Apple loves to tout their 100,000+ iPhone apps. Android recently topped a respectable 20,000. These are both impressive numbers, but how often do we really need an app instead of the good old-fashioned web?
Apps lock up data and go against one of the central ideas and advantages of the open web – the ability to link between pages.
A user recently asked if our mobile app could add links to Worldcat items from our own mobile catalog items. I didn’t know the answer, but thought it sounded like a worthwhile addition if possible. I remembered seeing a Worldcat mobile interface a while back, and went looking for it once again. I found that Worldcat recently moved from a mobile website version to a mobile app version.
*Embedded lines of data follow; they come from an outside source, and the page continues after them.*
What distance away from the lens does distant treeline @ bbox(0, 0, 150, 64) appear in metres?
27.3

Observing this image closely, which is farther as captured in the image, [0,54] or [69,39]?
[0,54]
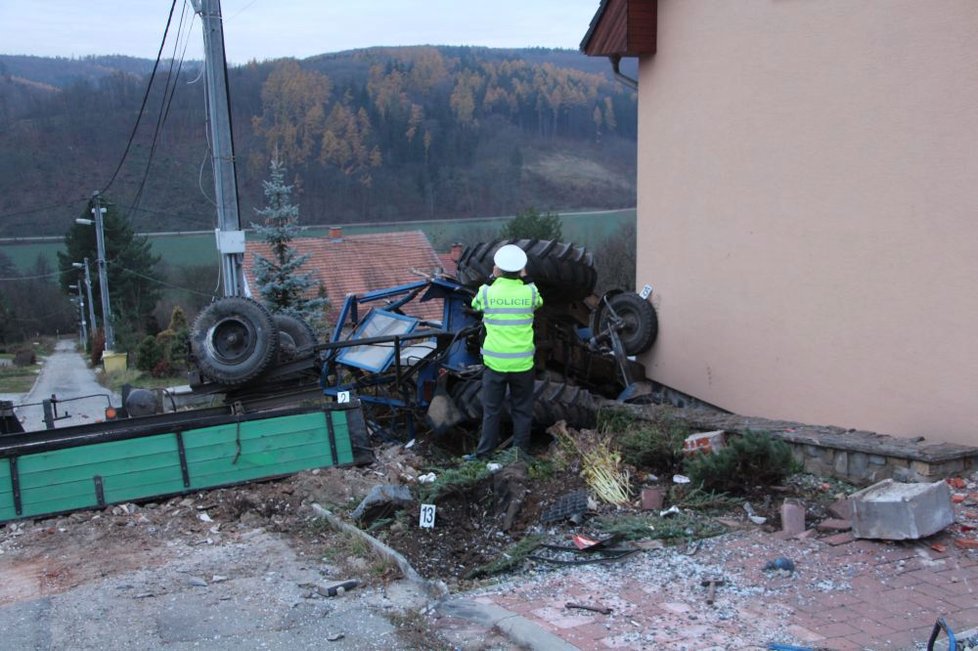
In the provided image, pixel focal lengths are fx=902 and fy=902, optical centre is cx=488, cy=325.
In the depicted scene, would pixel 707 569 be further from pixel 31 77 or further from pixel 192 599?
pixel 31 77

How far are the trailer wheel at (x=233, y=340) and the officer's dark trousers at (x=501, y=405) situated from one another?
2.71 m

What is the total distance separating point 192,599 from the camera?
17.8 ft

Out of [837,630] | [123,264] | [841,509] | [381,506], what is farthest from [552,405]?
[123,264]

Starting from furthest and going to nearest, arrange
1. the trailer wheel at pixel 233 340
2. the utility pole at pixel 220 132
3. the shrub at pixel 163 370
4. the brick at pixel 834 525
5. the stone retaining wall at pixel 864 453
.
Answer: the shrub at pixel 163 370
the utility pole at pixel 220 132
the trailer wheel at pixel 233 340
the stone retaining wall at pixel 864 453
the brick at pixel 834 525

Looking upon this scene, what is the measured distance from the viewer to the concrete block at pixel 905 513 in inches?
212

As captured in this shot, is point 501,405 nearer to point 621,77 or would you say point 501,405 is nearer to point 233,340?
point 233,340

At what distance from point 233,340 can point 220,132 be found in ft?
15.2

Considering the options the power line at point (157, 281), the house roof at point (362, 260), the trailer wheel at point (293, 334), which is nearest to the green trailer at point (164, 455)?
the trailer wheel at point (293, 334)

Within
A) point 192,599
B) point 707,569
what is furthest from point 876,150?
point 192,599

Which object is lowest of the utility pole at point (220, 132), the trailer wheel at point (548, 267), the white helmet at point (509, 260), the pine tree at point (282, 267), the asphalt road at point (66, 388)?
the asphalt road at point (66, 388)

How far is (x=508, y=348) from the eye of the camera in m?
8.03

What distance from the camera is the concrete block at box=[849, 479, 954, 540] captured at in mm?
5379

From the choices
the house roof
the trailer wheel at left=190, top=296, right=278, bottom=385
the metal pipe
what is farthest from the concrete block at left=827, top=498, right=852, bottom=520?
the house roof

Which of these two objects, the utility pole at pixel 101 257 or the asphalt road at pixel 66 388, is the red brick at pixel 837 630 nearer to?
the asphalt road at pixel 66 388
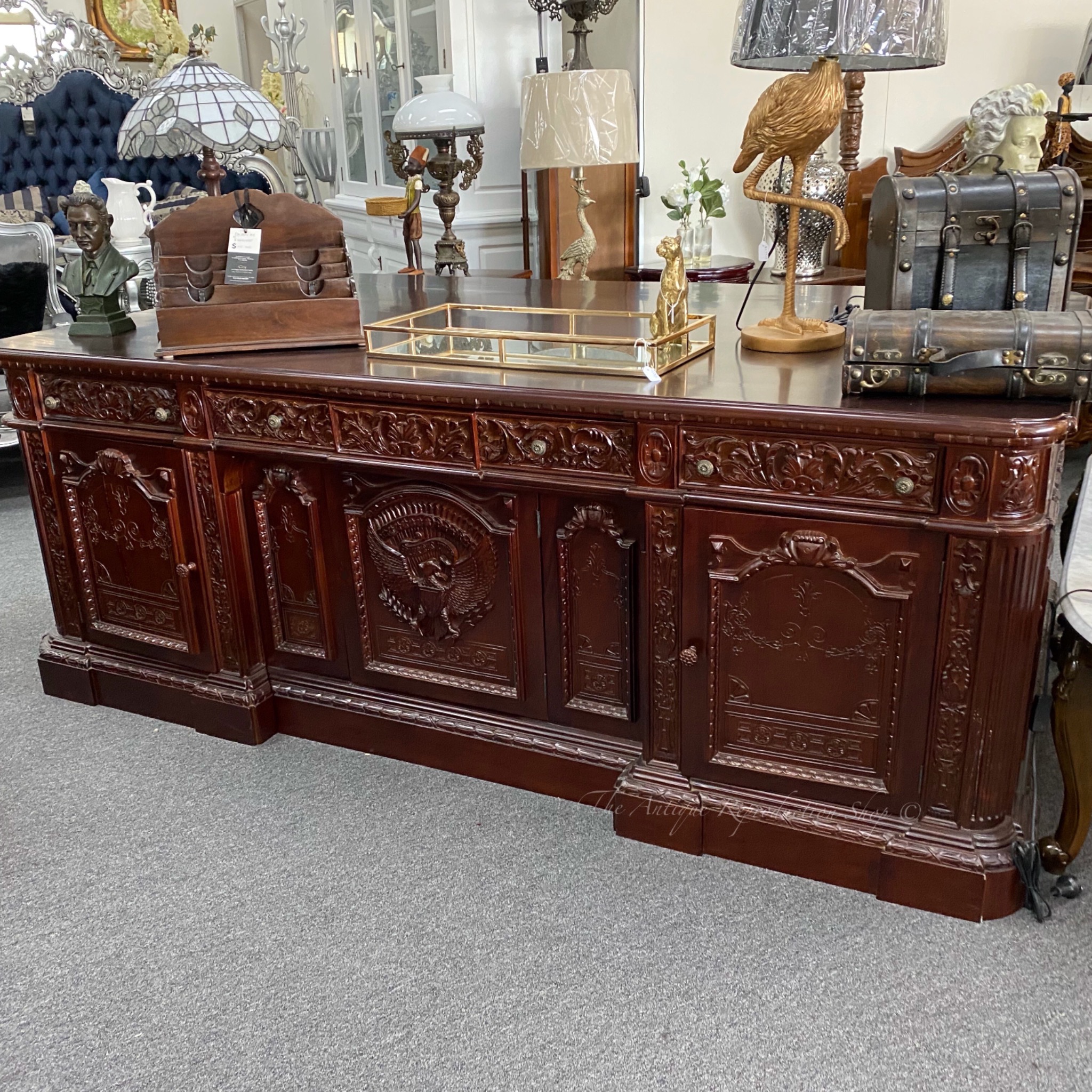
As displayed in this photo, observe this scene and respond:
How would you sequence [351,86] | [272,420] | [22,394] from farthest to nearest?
[351,86], [22,394], [272,420]

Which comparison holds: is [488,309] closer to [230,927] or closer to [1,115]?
[230,927]

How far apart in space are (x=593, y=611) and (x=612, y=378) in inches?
18.8

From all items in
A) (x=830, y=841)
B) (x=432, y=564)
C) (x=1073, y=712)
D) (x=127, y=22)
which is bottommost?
(x=830, y=841)

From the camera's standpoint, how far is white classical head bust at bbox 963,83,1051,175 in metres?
1.82

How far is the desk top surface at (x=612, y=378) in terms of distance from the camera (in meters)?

A mobile website is pretty self-explanitory. It’s a website formatted for a mobile screen that you load in a browser. It’s part of the web as a whole. A mobile app is more like any application on a computer – you launch it, do what you need to, then close it down. But mobile apps as they exist today are largely walled gardens, and don’t share data with each other easily (if at all). So while Worldcat has all their records very nicely displayed in this app, it’s impossible for our local catalog to link to them from the browser*.
Worldcat’s regular (non-mobile) site is very linkable. If I want to link you to The Mysterious Benedict Society’s record, I just have to give you this to click on. That’ll still work in a mobile browser of course, but the resulting page is clunky to view on a smaller screen. When OCLC has obviously gone to a lot of effort to get their data into a mobile format, it just seems a shame to ultimately lock it away from other developers inside an app.
And believe me, a native app for a phone takes a lot of effort. I originally tried to write one for the UNC catalog, but the fact that I’m not much of an Objective C programmer reared its ugly head and I had to abandon the effort. The return on the massive investment of my time and effort it would have taken to code an app just didn’t make sense. And a library catalog app wouldn’t even have any extra functionality over the mobile website catalog I ended up with. Our mobile site works on almost any modern smartphone, but if I’d somehow managed to bang out an iPhone app that app would work exclusively on iPhones. I’d have to start from scratch again to get the catalog working on an Android or Palm phone, and what about the countless phones that don’t run apps at all? They’d be left out in the cold.
On the flip side, Apps certainly do have their time and place. They have greater access to the phone’s hardware than a browser, and can use things like the phone’s camera in ways that a mobile website currently can’t. But unless a hardware ability is central to an app’s purpose for being, I’d be hard-pressed to justify developing a full app instead of a mobile website. And now that many mobile browsers can access the phone’s GPS information, a webapp can actually do some basics of what were formerly hardware tasks. For example: I’ve become minorly hooked on the location-based service Gowalla lately, and Gowalla has no Android app – just a mobile website that can use the phone’s GPS to find where I am. It works really well. Full apps are also useful for offline tasks, since they allow caching of data & tools locally for use when there’s no connection to the web.
And apps do have an undeniable coolness factor. It’s a lot more impressive to say “Download our app in iTunes” than to give someone a URL to a mobile site.
But our library catalog & website don’t need a camera, and the very nature of a catalog is searching for information online – nothing can be stored locally in a way that makes any sense. Having a deliverable end product also wins out over the coolness factor with me, especially since I never could have completed the ‘cooler’ project in the first place 🙂
For the current state of the mobile web, I don’t think a mobile app’s advantages are enough for libraries. It’s important to get our information into as many of our users’ mobile devices as we can, and as quickly as possible. An app might come later; if the publishing world ever permits libraries to loan eBooks in a usable fashion, then sure a library eReader app would make sense to develop. But for now, when most of our mobile work is repackaging web data we already have into a new format, a mobile website is the way to go. It’s quicker to develop, works on more devices, preserves linkability, exposes our mobile pages for other developers to build on, and maintains the core functionality we’ve spent so much time developing for our non-mobile websites along the way.
(*As a side note, I did eventually dig up Worldcat’s old mobile web catalog. It still exists! But it doesn’t support direct linking either. This is another thing I’ve run into repeatedly – another argument/rant/post for another time.)